Congratulations to Blackout/All Clear by Connie Willis for winning the 2011 Hugo Award!
It took me a while this time (summer is hard), but I’ve finally finished reading the five novels nominated for this year’s Hugo Award. I’d like to give a general summary of my thoughts before the winner is chosen. For the convenience of anyone reading this, I'll edit this to indicate which novel won, once the announcement is made.
The Hugo Award is one of the most prestigious science fiction awards. It was named after Hugo Gernsbeck, the found of the science fiction magazine “Amazing Stories”. The Hugo awards have been awarded annually since 1955. There are two novels that I would really like to see take the Hugo this year:
My Predicted Winner
Feed by Mira Grant (a.k.a. Seanan McGuire) – I absolutely adored this book. It featured three 20-something news bloggers in post-zombie-apocalypse America, and their journey covering a presidential campaign. Not only did it include zombies, it also featured top-notch world-building and engaging characters. Feed gives the most interesting and complex explanation for the ‘Rising’ that I’ve ever read, and I was impressed with how thoroughly Grant imagined a post-Rising society. I became very invested in the main characters, bloggers George, Shaun and Buffy, and there was never a point that I felt the story dragged. I did have some issues with the simplicity of the over-arching plot and main villain, but, overall, it was intellectually and emotionally a satisfying book.

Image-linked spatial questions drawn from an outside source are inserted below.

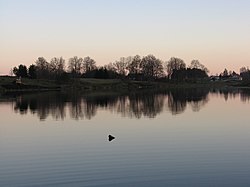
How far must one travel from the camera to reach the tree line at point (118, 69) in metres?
162

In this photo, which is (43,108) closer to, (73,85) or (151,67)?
(73,85)

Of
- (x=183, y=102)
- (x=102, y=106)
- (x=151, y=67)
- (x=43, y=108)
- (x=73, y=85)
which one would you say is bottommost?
(x=183, y=102)

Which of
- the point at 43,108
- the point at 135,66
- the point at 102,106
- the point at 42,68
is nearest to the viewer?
the point at 43,108

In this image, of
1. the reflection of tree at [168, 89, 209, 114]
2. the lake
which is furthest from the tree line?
the lake

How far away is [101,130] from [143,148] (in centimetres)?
944

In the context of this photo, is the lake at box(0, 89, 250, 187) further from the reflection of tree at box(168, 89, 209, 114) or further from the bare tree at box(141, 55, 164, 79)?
the bare tree at box(141, 55, 164, 79)

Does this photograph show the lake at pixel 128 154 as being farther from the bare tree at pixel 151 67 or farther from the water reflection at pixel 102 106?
the bare tree at pixel 151 67

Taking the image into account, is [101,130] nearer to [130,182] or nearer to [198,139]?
[198,139]

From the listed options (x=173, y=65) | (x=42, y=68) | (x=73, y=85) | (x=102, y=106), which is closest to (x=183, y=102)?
(x=102, y=106)

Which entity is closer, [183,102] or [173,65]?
[183,102]

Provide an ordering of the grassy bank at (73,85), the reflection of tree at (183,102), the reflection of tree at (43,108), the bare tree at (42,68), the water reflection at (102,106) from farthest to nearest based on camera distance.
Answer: the bare tree at (42,68) → the grassy bank at (73,85) → the reflection of tree at (183,102) → the reflection of tree at (43,108) → the water reflection at (102,106)

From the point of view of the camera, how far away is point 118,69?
186375 mm

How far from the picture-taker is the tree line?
16188 centimetres

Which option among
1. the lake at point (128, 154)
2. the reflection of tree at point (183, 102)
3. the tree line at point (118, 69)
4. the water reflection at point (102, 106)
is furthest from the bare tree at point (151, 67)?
the lake at point (128, 154)
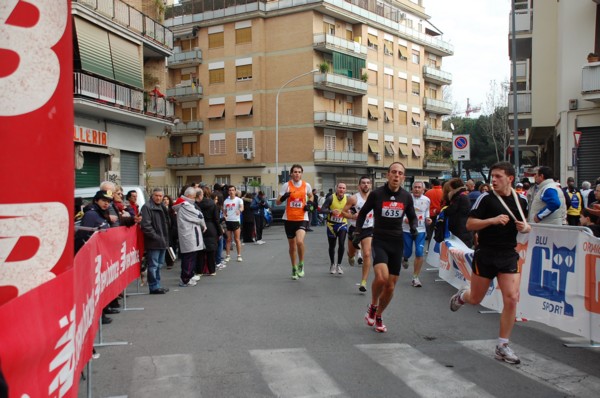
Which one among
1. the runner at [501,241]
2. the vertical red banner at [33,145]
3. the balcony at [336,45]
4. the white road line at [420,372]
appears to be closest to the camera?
the vertical red banner at [33,145]

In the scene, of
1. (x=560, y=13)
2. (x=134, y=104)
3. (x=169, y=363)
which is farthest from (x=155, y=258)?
(x=560, y=13)

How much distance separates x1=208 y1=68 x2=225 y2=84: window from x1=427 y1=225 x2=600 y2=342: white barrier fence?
45.3 meters

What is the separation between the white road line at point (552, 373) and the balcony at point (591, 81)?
663 inches

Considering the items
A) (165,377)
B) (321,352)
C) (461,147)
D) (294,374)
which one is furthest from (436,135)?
(165,377)

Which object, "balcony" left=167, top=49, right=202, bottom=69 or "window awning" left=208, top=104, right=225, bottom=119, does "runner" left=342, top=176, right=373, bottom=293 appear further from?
"balcony" left=167, top=49, right=202, bottom=69

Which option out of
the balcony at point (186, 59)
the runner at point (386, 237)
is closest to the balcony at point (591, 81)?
the runner at point (386, 237)

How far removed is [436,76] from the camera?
63.0 m

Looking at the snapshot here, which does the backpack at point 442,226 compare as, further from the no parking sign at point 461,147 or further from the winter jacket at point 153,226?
the no parking sign at point 461,147

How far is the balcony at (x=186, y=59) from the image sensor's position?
5125 cm

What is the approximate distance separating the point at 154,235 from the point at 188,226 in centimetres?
120

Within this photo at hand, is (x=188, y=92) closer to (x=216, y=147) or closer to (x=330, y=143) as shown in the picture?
(x=216, y=147)

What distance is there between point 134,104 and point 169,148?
29.8 meters

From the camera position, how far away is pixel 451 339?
665 centimetres

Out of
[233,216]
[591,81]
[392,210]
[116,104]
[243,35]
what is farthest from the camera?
[243,35]
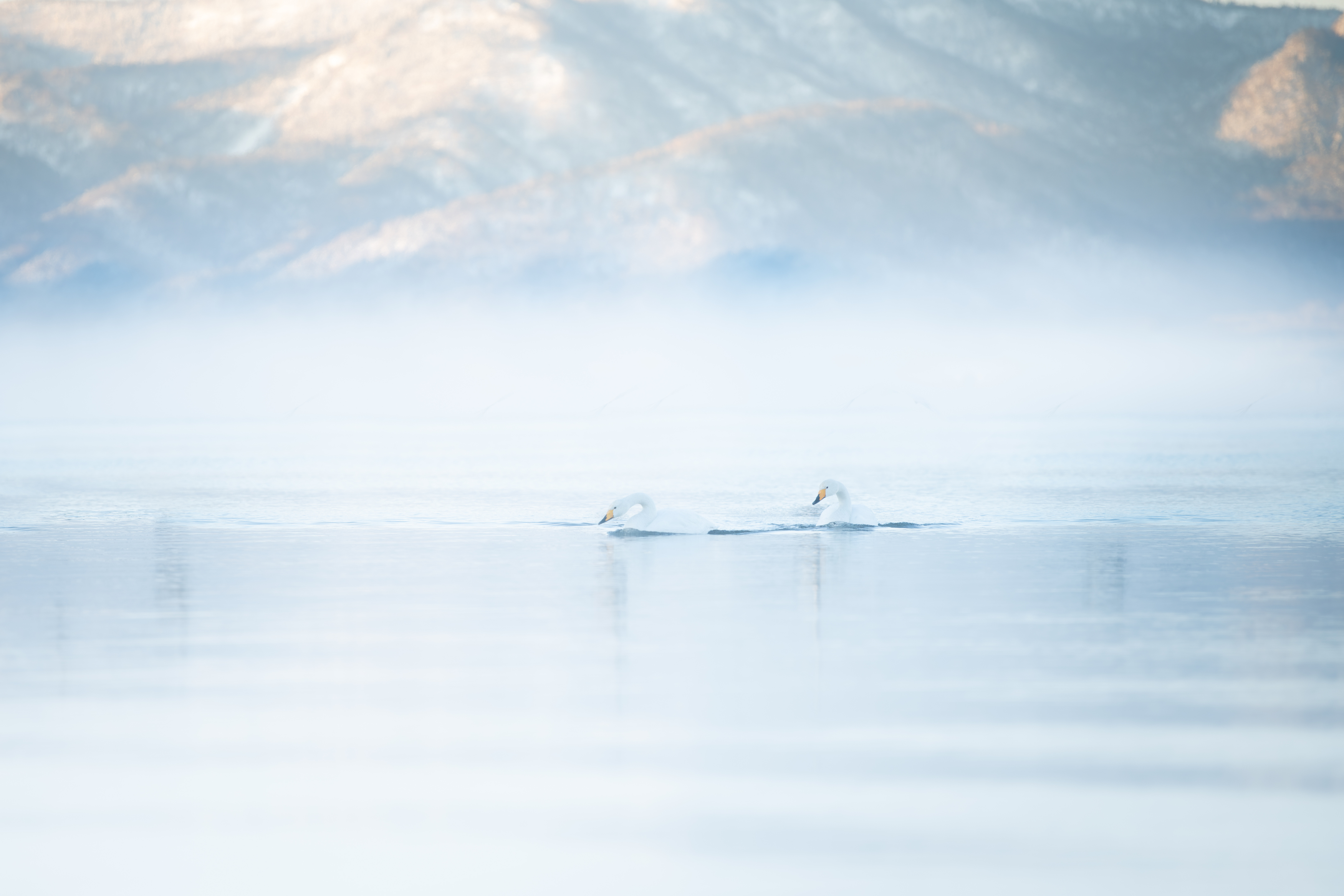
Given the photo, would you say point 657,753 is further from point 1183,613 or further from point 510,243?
point 510,243

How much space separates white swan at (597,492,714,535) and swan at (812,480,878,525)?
4.94 ft

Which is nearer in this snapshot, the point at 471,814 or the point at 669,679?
the point at 471,814

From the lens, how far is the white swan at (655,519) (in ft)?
75.9

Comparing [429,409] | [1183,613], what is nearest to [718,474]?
[1183,613]

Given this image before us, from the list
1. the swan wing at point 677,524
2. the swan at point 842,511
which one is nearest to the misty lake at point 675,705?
the swan at point 842,511

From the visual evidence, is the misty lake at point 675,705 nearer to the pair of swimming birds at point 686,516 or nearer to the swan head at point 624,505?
the pair of swimming birds at point 686,516

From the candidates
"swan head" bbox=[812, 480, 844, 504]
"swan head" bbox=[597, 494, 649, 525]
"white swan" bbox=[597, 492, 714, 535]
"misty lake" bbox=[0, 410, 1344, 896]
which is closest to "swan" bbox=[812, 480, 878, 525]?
"swan head" bbox=[812, 480, 844, 504]

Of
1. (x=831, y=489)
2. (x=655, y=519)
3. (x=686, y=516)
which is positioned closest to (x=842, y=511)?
(x=831, y=489)

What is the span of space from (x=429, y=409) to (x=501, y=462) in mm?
113246

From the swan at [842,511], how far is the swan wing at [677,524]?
1603 millimetres

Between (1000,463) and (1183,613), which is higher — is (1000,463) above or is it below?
above

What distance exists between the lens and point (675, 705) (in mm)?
11867

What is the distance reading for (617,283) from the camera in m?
196

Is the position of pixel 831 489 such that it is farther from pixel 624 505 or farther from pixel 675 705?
pixel 675 705
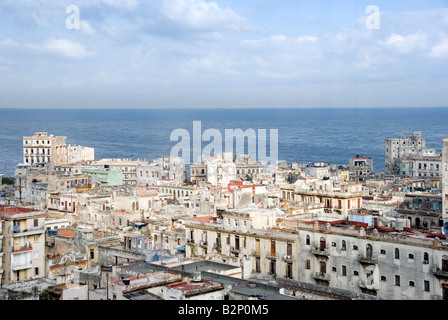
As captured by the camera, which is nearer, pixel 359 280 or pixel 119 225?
pixel 359 280

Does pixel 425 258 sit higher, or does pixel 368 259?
pixel 425 258

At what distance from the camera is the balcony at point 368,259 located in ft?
78.9

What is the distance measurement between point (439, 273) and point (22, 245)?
14.6 m

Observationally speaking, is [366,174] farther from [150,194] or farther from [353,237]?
[353,237]

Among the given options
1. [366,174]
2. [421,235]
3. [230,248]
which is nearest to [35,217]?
[230,248]

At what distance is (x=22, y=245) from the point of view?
25656 millimetres

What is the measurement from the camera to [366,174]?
61.2 m

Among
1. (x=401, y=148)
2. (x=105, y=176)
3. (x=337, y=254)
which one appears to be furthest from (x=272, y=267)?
(x=401, y=148)

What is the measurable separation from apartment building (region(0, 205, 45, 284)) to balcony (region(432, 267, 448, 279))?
44.9 ft

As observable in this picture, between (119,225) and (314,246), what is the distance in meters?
11.6

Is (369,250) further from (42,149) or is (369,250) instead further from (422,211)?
(42,149)

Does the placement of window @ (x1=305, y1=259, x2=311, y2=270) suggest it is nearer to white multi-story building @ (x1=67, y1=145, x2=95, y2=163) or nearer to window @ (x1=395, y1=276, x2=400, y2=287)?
window @ (x1=395, y1=276, x2=400, y2=287)

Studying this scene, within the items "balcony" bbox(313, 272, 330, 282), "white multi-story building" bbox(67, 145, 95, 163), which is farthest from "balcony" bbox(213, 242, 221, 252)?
"white multi-story building" bbox(67, 145, 95, 163)

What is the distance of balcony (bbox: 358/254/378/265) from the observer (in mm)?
24047
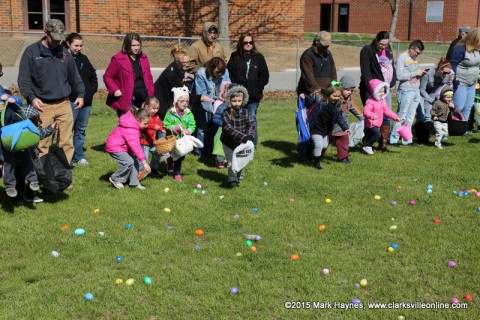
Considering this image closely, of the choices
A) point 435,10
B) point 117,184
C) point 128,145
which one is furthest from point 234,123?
point 435,10

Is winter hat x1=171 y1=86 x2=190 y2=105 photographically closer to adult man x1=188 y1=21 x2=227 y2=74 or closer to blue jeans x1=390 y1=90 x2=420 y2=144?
adult man x1=188 y1=21 x2=227 y2=74

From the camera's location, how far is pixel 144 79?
347 inches

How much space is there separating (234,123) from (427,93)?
15.8 feet

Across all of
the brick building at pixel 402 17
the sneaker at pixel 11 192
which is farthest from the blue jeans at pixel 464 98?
the brick building at pixel 402 17

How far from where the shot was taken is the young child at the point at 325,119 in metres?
8.83

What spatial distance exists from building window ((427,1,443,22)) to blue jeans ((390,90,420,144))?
1212 inches

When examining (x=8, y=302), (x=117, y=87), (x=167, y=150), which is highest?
(x=117, y=87)

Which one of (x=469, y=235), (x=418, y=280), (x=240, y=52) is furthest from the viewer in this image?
(x=240, y=52)

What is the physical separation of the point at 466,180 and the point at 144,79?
16.6 feet

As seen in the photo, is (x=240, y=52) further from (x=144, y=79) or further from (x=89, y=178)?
(x=89, y=178)

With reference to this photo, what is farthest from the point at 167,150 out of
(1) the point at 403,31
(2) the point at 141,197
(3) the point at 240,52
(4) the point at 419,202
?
(1) the point at 403,31

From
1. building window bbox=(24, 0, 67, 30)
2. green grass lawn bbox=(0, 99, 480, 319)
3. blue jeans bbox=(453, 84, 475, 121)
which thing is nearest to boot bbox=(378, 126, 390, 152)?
green grass lawn bbox=(0, 99, 480, 319)

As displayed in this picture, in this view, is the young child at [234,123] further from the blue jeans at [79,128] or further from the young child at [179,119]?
the blue jeans at [79,128]

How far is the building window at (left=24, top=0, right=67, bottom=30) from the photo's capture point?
22.8 m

The Dervish House by Ian McDonald – This novel rose above the rest in terms of literary style. It featured a near-future Istanbul, full of ancient mysteries and developing nanotechnology. The story followed many characters, all with some physical connection to a certain dervish house. I thought it was beautifully written, and it was fun to see how the different storylines brushed by each other or intersected throughout the book. However, having so many characters in the mix gave it something of a slow start, and their stories never really meshed to my satisfaction.
Connie Willis’s Blackout/All Clear is an incredibly ambitious dual-novel about time traveling to WWII Britain. I enjoyed reading it, but I did have some issues in the second half with repetition and weak characterization. Cryoburn was an interesting story, but I think it works better as the 13th addition to the Vorkosigan Saga than it does as a stand-alone novel. N.K. Jemisin’s The Hundred Thousand Kingdoms is a book that I actually read before starting this blog, but it was a solid debut novel. I enjoyed the creative mythology of her world, but certain other aspects, such as the political power struggle, were drawn a little too simply for my taste.
Best of luck to all the Hugo nominees!